KIEL. Die geplante Elektrifizierung der Marschbahnstrecke wird Auswirkungen auf den Verkehr der Autozüge zwischen Niebüll und Westerland haben, denn die Höhe der Wagen wird durch den Fahrdraht beschränkt sein. Die gute Nachricht ist: Auch unter der Oberleitung können die Autozüge weiterhin fahren – und zwar mit einem Schutzdach. Das zeigt der aktuelle Zwischenstand der Studie „Kraftfahrzeugtransport auf dem Autozug unter Fahrdraht“, den Verkehrsstaatssekretär Tobias von der Heide heute (31. Juli) gemeinsam mit NAH.SH-Bereichsleiter Jochen Schulz vorstellte. „Für uns hat die Elektrifizierung der Marschbahn höchste Priorität, denn sie wird die Zuganbindung stabiler und damit verlässlicher machen. Das ist hier auch dringend notwendig. Die Studie zeigt einen ersten, vielversprechenden Lösungsansatz, wie der Autozugverkehr unter Oberleitung funktionieren kann. Das ist ein toller weiterer Schritt auf dem Weg, die Marschbahn zur klimaneutralen Verkehrsachse der Westküste zu machen“, sagte von der Heide.

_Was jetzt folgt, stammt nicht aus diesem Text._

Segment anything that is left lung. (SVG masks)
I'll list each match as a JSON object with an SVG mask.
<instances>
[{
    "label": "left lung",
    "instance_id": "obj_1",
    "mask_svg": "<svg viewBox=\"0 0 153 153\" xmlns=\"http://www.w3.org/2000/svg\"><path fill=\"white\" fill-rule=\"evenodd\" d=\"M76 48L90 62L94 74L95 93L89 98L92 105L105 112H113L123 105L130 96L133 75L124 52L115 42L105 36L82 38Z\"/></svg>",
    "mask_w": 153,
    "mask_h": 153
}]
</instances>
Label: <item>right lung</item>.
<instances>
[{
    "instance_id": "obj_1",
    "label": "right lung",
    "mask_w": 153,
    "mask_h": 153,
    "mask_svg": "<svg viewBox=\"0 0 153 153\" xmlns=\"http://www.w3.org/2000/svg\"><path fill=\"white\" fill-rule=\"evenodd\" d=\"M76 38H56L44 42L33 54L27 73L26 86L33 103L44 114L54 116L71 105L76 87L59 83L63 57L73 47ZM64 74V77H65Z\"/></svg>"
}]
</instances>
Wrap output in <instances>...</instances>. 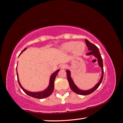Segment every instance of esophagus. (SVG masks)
<instances>
[{
    "label": "esophagus",
    "mask_w": 123,
    "mask_h": 123,
    "mask_svg": "<svg viewBox=\"0 0 123 123\" xmlns=\"http://www.w3.org/2000/svg\"><path fill=\"white\" fill-rule=\"evenodd\" d=\"M60 68H62V69H64V68H66V65L65 64H61V65H60Z\"/></svg>",
    "instance_id": "34e87169"
}]
</instances>
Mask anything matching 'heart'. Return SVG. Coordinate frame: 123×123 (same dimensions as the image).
<instances>
[{
	"instance_id": "b5f03b06",
	"label": "heart",
	"mask_w": 123,
	"mask_h": 123,
	"mask_svg": "<svg viewBox=\"0 0 123 123\" xmlns=\"http://www.w3.org/2000/svg\"><path fill=\"white\" fill-rule=\"evenodd\" d=\"M62 49L65 52H71L75 55H80L83 54L85 49V45L83 42L74 41L65 43L62 45Z\"/></svg>"
}]
</instances>
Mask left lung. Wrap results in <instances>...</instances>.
Instances as JSON below:
<instances>
[{
  "instance_id": "8db88e82",
  "label": "left lung",
  "mask_w": 123,
  "mask_h": 123,
  "mask_svg": "<svg viewBox=\"0 0 123 123\" xmlns=\"http://www.w3.org/2000/svg\"><path fill=\"white\" fill-rule=\"evenodd\" d=\"M85 43L86 45L88 47V50L90 51V52L86 54V55H93L98 60V65L100 66L101 69H102V76H101L100 80L99 81V82L97 84L94 86L93 87H92V89H89L88 90H82L79 89V88L75 85L74 80L72 79L71 77V72L70 70H67L66 71V74H67V78L68 80L69 83L70 87L73 91L75 92L76 93H77L80 95H88L92 93V92H93L95 90L97 89V88L99 86L101 83H102L103 76H104V70H103V59L101 57L100 53L99 52V49L95 45L92 44V43H90L89 40L87 39H85Z\"/></svg>"
}]
</instances>
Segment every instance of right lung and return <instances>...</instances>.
Listing matches in <instances>:
<instances>
[{
  "mask_svg": "<svg viewBox=\"0 0 123 123\" xmlns=\"http://www.w3.org/2000/svg\"><path fill=\"white\" fill-rule=\"evenodd\" d=\"M26 49V48H25L23 49L22 52L20 53V55L21 53H23V51H24ZM18 64V63H17ZM17 69V68H16ZM59 71V70H57L55 72H53L52 74H51V76L50 77V78H49V85L48 86L46 89L44 90V91H39V92H30L29 91H27L26 90H25L24 89V88L22 87V86L20 84V82H19V78H18V72H17V79H18V83L19 85H20V87L21 88V89L23 90V91L25 92V93H26L27 95H29L30 96L32 97L35 98H37V99H43L46 97H48L52 93V92L54 90V82H55V80L56 76L58 74V72Z\"/></svg>",
  "mask_w": 123,
  "mask_h": 123,
  "instance_id": "obj_1",
  "label": "right lung"
}]
</instances>
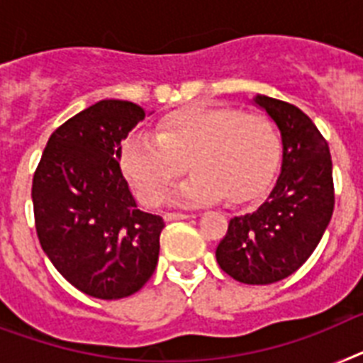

In Zusammenarbeit mit den Autozugbetreibern vom DB Sylt Shuttle und RDC Autozug Sylt erstellte der Nahverkehrsverbund Schleswig-Holstein (NAH.SH) im vergangenen Jahr einen Fragenkatalog, welcher der Studie zugrunde liegt. Ein Ingenieurbüro hat nun erste Abschätzungen zur technischen Machbarkeit erarbeitet – vor allem in Bezug auf höhere Fahrzeuge wie Handwerkstransporter und Lkw. „Wir wollten prüfen, ob und wie die jetzigen Verlade-Abläufe, die Transport-Kapazitäten und die vorhandene Infrastruktur aufrechterhalten werden kann“, betonte der Staatssekretär. Der Zwischenstand der Studie zeige, dass diese Anforderungen gewährleistet seien, wenn die Autozüge ein Schutzdach nach Vorbild der Autozüge in den Alpen hätten. „So können die Personen während der Fahrt in den Autos bleiben und weiterhin die Aussicht auf das schöne Wattenmeer genießen“, sagte von der Heide weiter. Besonders erfreulich: Die Verladekapazität bleibe weitestgehend erhalten und verringere sich nur im einstelligen Prozentbereich.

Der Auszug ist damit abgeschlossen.